Format these rows as a numbered list, leaving out blank lines and the picture markers.

## Picture-based spatial questions

START

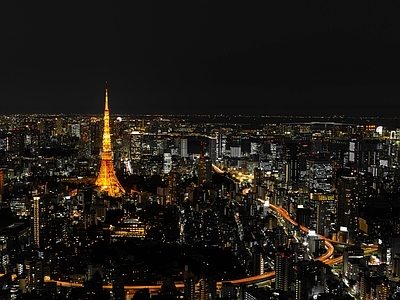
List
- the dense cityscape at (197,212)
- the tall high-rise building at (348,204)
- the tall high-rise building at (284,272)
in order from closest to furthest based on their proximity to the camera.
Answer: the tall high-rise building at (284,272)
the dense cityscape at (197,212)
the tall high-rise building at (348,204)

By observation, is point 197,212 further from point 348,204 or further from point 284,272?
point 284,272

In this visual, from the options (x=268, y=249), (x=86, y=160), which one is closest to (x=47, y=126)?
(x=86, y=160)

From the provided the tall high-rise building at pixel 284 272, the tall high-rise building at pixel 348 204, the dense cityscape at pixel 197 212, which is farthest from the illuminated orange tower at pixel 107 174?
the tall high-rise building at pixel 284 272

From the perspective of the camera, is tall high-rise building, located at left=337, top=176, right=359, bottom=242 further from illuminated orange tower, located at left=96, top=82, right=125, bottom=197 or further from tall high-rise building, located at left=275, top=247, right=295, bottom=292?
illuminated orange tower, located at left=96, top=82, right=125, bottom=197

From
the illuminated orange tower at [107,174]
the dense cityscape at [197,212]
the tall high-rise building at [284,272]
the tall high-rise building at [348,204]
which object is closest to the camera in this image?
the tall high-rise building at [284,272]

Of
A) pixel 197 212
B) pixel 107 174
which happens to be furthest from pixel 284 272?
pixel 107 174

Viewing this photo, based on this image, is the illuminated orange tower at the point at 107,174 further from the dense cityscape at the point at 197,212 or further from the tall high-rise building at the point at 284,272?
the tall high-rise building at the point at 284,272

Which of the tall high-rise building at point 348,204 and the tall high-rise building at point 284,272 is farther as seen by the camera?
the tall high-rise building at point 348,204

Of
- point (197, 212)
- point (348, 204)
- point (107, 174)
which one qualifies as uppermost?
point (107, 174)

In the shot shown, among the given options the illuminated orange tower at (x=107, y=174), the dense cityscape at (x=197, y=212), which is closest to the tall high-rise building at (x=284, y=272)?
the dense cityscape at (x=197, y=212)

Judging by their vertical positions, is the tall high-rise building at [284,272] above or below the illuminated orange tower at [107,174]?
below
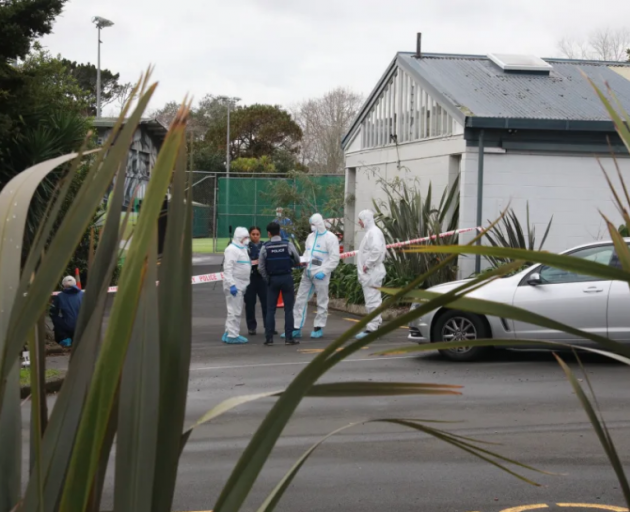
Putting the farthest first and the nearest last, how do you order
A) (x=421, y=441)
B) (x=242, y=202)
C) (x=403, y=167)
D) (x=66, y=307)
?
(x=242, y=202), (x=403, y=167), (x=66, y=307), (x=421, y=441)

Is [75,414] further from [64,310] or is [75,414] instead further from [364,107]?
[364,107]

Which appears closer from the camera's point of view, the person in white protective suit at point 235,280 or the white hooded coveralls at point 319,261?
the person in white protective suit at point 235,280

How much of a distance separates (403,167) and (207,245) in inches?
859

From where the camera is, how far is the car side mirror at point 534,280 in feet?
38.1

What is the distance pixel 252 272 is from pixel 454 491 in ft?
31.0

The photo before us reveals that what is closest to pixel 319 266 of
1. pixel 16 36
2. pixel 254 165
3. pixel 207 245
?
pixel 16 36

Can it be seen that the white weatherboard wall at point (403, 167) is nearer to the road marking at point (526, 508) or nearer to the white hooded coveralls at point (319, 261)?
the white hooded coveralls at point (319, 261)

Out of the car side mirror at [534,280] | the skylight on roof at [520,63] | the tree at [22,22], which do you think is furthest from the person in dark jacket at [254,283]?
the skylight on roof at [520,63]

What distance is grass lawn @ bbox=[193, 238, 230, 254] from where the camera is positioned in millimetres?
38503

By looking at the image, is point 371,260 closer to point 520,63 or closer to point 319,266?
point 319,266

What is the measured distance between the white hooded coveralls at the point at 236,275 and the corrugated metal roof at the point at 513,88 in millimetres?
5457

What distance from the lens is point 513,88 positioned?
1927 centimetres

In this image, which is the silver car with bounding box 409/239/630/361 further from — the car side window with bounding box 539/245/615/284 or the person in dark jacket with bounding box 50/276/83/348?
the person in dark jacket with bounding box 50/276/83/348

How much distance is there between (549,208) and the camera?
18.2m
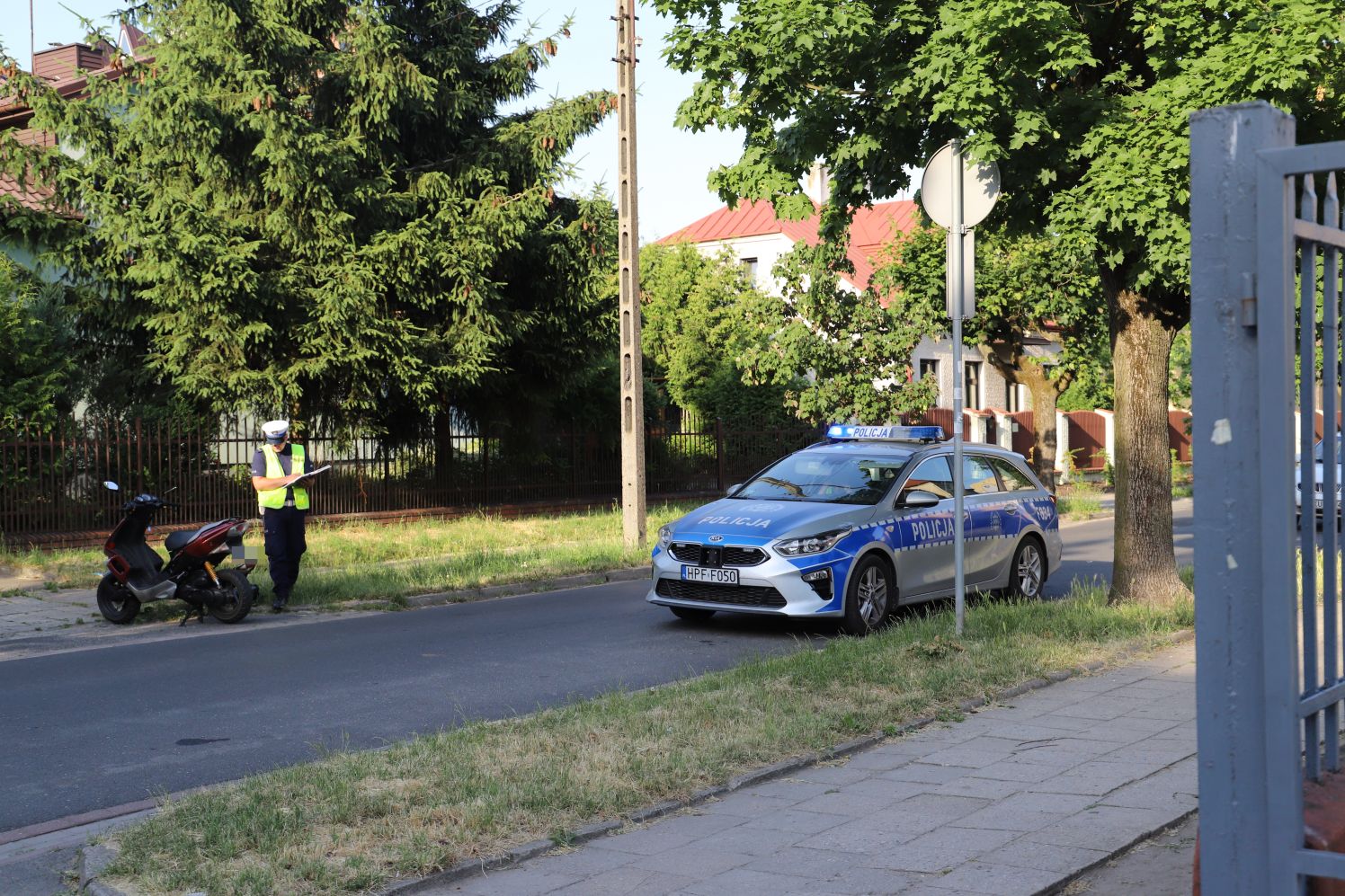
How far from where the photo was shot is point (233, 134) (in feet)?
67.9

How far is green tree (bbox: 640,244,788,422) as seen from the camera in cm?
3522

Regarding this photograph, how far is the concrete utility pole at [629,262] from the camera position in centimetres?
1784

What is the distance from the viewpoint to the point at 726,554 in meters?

END

## Written solution
1. List
2. - the dense cityscape at (197,212)
3. - the tall high-rise building at (348,204)
4. - the tall high-rise building at (284,272)
5. in order from closest to furthest based on their proximity to the camera.
6. Answer: the tall high-rise building at (284,272)
7. the dense cityscape at (197,212)
8. the tall high-rise building at (348,204)
9. By observation, is point 197,212 further from point 348,204 or further from point 284,272?
10. point 284,272
11. In this visual, from the options (x=268, y=249), (x=86, y=160), which one is closest to (x=47, y=126)?
12. (x=86, y=160)
13. From the provided the tall high-rise building at pixel 284 272, the tall high-rise building at pixel 348 204, the dense cityscape at pixel 197 212, which is farthest from the illuminated orange tower at pixel 107 174?
14. the tall high-rise building at pixel 284 272
15. From the perspective of the camera, is tall high-rise building, located at left=337, top=176, right=359, bottom=242 further from illuminated orange tower, located at left=96, top=82, right=125, bottom=197 or further from tall high-rise building, located at left=275, top=247, right=295, bottom=292?
16. illuminated orange tower, located at left=96, top=82, right=125, bottom=197
17. From
18. the illuminated orange tower at [107,174]
19. the dense cityscape at [197,212]
20. the tall high-rise building at [284,272]
21. the tall high-rise building at [348,204]
22. which object is closest to the camera in this image?
23. the tall high-rise building at [284,272]
24. Of
25. A) pixel 197 212
26. B) pixel 107 174
27. which happens to be furthest from pixel 284 272?
28. pixel 107 174
29. Viewing this photo, based on this image, is the illuminated orange tower at the point at 107,174 further from the dense cityscape at the point at 197,212 or further from the tall high-rise building at the point at 284,272?
30. the tall high-rise building at the point at 284,272
31. Which of the tall high-rise building at point 348,204 and the tall high-rise building at point 284,272 is farther as seen by the camera?
32. the tall high-rise building at point 348,204
33. Of
34. - point (197, 212)
35. - point (348, 204)
36. - point (107, 174)
37. which one qualifies as uppermost?
38. point (107, 174)
39. In the shot shown, among the given options the illuminated orange tower at (x=107, y=174), the dense cityscape at (x=197, y=212), which is closest to the tall high-rise building at (x=284, y=272)?
40. the dense cityscape at (x=197, y=212)
41. Judging by their vertical positions, is the tall high-rise building at [284,272] above or below the illuminated orange tower at [107,174]?
42. below
43. Putting the farthest first and the nearest last, how do you order
44. A) (x=421, y=441)
45. B) (x=242, y=202)
46. C) (x=403, y=167)
47. D) (x=66, y=307)
48. ?
49. (x=242, y=202), (x=403, y=167), (x=66, y=307), (x=421, y=441)
50. Is [75,414] further from [64,310] or is [75,414] instead further from [364,107]?
51. [364,107]
52. Which appears closer from the camera's point of view, the person in white protective suit at point 235,280 or the white hooded coveralls at point 319,261?
53. the person in white protective suit at point 235,280
54. How much of a distance separates (403,167) and (207,245) in inches?
55. 859
56. From where the camera is, how far is the car side mirror at point 534,280 in feet?
57. 38.1
58. What is the distance pixel 252 272 is from pixel 454 491 in ft?
59. 31.0
60. The photo before us reveals that what is closest to pixel 319 266 of
61. 1. pixel 16 36
62. 2. pixel 254 165
63. 3. pixel 207 245
64. ?
65. pixel 16 36
66. Can it be seen that the white weatherboard wall at point (403, 167) is nearer to the road marking at point (526, 508) or nearer to the white hooded coveralls at point (319, 261)?
67. the white hooded coveralls at point (319, 261)
68. Out of the car side mirror at [534,280] | the skylight on roof at [520,63] | the tree at [22,22], which do you think is furthest from the person in dark jacket at [254,283]?
69. the skylight on roof at [520,63]
70. What distance is grass lawn @ bbox=[193, 238, 230, 254] from where the camera is positioned in millimetres?
71. 38503
72. By looking at the image, is point 371,260 closer to point 520,63 or closer to point 319,266?
73. point 319,266
74. What is the measured distance between the white hooded coveralls at the point at 236,275 and the corrugated metal roof at the point at 513,88 in millimetres?
75. 5457
76. What distance from the lens is point 513,88 positioned?
77. 1927 centimetres
78. In this image, which is the silver car with bounding box 409/239/630/361 further from — the car side window with bounding box 539/245/615/284 or the person in dark jacket with bounding box 50/276/83/348?
79. the person in dark jacket with bounding box 50/276/83/348
80. How much distance is there between (549,208) and the camera?
81. 18.2m
82. How far from where the photo was shot is point (233, 134) (in feet)?
83. 67.9
84. How far is green tree (bbox: 640,244,788,422) as seen from the camera in cm?
85. 3522
86. Regarding this photograph, how far is the concrete utility pole at [629,262] from the camera position in centimetres?
87. 1784
88. What is the distance from the viewpoint to the point at 726,554 in meters?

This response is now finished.